Which lines in the listing below contain the word "kneeling"? Pick them out and copy each one in full.
---- DATA SHOWN
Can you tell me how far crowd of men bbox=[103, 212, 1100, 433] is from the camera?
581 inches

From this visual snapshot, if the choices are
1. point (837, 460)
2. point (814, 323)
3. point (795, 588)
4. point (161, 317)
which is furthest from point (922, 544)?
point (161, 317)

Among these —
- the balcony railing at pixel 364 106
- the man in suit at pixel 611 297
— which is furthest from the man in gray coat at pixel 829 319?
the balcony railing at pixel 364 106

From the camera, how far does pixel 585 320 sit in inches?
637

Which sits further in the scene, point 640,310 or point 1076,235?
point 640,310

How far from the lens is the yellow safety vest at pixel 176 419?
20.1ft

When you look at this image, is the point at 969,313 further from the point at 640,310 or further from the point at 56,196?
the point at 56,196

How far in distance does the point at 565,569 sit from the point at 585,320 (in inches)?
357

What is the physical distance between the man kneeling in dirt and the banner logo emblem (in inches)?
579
--------
---- DATA SHOWN
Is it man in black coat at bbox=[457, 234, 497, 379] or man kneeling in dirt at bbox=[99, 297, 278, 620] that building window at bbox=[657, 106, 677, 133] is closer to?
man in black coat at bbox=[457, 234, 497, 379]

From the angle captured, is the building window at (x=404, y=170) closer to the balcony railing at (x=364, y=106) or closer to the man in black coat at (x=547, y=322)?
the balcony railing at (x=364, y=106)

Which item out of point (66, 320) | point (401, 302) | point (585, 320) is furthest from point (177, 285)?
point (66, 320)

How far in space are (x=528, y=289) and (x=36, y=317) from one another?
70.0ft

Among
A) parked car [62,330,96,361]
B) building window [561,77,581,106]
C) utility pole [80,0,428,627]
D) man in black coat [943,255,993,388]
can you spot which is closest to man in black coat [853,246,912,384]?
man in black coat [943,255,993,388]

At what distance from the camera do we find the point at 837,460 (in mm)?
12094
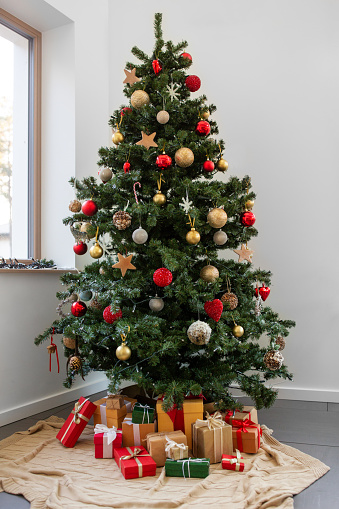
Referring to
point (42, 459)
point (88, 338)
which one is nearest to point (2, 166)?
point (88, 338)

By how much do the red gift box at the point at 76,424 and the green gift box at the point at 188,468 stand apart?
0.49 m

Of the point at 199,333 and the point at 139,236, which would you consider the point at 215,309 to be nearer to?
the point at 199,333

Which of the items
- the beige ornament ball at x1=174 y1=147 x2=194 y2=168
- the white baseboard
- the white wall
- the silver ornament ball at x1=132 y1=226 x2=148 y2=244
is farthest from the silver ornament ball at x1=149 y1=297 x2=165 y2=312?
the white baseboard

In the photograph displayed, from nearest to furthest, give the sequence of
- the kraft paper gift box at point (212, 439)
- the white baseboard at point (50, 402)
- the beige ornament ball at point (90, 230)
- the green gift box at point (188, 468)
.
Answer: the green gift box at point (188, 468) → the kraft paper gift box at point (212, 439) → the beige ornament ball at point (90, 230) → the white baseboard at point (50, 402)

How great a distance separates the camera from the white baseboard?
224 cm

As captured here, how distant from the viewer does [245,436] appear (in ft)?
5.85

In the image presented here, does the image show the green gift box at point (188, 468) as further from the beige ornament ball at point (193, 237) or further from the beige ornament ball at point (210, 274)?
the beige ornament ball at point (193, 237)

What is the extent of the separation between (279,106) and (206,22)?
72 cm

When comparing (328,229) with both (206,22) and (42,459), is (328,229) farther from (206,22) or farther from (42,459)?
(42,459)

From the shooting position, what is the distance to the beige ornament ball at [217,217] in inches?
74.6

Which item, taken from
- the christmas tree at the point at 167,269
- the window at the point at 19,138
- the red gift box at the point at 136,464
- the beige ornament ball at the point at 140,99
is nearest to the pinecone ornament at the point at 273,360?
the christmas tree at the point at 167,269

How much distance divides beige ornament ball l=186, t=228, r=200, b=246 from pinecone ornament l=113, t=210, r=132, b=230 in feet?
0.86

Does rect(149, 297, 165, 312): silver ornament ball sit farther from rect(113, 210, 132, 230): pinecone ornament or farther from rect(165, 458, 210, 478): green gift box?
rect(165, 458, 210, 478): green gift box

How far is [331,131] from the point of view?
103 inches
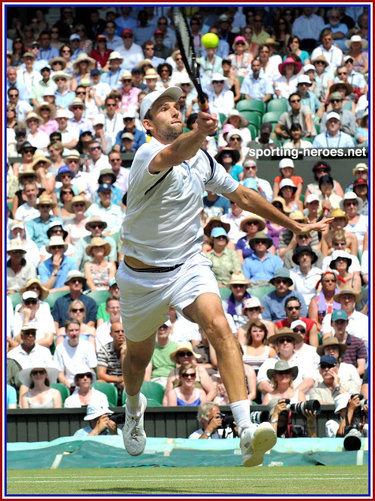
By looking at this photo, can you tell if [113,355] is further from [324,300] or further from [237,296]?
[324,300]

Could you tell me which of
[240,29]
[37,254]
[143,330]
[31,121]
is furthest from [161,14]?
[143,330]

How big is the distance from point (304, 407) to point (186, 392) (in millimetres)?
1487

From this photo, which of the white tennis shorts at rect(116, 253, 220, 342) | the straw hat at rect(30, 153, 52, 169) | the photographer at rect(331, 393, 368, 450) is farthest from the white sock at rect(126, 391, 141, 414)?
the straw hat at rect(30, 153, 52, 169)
--------
---- DATA SHOWN
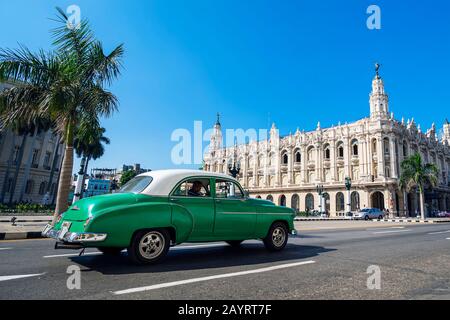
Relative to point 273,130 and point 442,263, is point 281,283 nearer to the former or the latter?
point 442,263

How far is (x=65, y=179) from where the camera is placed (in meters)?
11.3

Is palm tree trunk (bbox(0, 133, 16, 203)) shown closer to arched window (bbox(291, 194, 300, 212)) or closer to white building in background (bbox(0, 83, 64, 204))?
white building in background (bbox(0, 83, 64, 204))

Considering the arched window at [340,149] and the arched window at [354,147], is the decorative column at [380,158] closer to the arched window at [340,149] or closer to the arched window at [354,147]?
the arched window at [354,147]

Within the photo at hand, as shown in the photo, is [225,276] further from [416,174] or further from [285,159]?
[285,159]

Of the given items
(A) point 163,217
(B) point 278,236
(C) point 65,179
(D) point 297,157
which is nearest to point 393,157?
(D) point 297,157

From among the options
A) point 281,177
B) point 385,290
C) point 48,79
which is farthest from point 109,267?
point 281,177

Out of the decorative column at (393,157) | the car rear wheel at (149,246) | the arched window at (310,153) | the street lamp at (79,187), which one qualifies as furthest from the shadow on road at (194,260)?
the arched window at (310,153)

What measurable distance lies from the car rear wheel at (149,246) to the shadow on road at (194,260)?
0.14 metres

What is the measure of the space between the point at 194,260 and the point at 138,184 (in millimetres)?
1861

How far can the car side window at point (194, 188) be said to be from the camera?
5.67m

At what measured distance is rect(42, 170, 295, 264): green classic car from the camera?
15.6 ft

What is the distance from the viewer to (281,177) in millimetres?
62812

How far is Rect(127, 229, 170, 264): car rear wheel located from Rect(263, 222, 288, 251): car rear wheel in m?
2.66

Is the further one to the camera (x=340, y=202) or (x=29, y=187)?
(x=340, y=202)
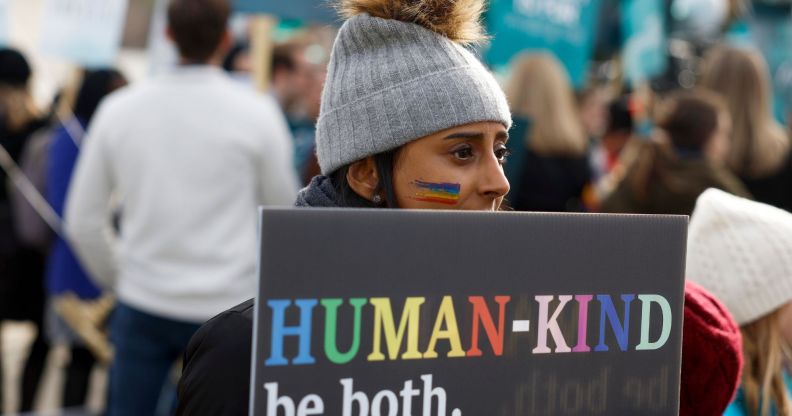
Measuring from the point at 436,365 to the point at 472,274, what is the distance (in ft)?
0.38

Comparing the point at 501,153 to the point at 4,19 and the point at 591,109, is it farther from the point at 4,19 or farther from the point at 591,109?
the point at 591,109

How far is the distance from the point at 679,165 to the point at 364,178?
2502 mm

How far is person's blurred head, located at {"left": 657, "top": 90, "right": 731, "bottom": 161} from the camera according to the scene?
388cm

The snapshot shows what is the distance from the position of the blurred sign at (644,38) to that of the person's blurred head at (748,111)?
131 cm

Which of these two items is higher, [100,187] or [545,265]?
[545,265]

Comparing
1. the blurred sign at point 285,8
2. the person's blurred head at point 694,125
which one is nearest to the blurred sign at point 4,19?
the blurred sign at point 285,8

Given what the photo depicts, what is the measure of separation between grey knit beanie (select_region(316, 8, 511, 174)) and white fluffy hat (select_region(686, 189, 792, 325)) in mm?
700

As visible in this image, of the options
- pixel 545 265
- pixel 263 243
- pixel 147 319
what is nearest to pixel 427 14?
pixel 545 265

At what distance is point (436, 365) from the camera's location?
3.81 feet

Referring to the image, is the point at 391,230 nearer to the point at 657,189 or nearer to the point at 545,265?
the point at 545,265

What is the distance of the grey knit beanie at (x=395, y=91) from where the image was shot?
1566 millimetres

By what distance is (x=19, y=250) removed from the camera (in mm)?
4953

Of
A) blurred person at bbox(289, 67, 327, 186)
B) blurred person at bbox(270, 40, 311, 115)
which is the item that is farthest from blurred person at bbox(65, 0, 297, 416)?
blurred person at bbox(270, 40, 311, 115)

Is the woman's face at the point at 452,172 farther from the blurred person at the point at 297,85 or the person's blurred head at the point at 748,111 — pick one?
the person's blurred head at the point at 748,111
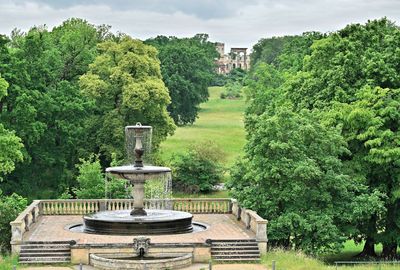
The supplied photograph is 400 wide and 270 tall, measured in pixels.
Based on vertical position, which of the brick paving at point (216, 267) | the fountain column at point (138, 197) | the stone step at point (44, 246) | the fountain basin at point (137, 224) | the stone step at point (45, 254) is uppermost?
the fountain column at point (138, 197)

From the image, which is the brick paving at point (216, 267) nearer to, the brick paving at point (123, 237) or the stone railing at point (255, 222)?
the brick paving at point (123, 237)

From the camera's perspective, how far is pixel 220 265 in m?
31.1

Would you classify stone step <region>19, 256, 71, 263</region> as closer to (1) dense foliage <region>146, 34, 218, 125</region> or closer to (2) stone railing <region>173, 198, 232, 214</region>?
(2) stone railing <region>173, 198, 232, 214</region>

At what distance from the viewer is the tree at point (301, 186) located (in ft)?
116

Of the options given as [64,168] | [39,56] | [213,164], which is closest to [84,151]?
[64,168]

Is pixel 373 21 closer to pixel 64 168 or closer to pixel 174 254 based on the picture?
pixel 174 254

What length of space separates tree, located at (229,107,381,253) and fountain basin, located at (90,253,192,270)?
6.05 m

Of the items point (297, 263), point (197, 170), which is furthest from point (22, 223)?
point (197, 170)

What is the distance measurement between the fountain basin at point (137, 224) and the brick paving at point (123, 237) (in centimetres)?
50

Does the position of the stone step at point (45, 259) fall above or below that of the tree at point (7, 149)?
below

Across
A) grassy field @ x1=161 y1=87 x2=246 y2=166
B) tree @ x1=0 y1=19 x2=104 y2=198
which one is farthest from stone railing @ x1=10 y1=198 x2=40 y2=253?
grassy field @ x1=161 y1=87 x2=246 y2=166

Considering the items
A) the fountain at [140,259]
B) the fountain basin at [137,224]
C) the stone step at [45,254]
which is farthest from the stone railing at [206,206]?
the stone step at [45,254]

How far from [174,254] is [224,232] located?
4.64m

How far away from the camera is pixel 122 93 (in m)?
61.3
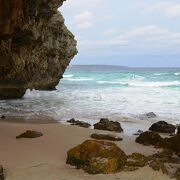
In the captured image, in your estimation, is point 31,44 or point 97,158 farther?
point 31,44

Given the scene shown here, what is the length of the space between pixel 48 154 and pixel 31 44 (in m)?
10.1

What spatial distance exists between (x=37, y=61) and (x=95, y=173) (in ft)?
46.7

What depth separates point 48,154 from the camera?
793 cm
--------
§ **FULL OUTPUT**
What is the physical distance between the man kneeling in dirt and the banner logo emblem (in inches)?
Is it man in black coat at bbox=[457, 234, 497, 379] or man kneeling in dirt at bbox=[99, 297, 278, 620] that building window at bbox=[657, 106, 677, 133] is closer to?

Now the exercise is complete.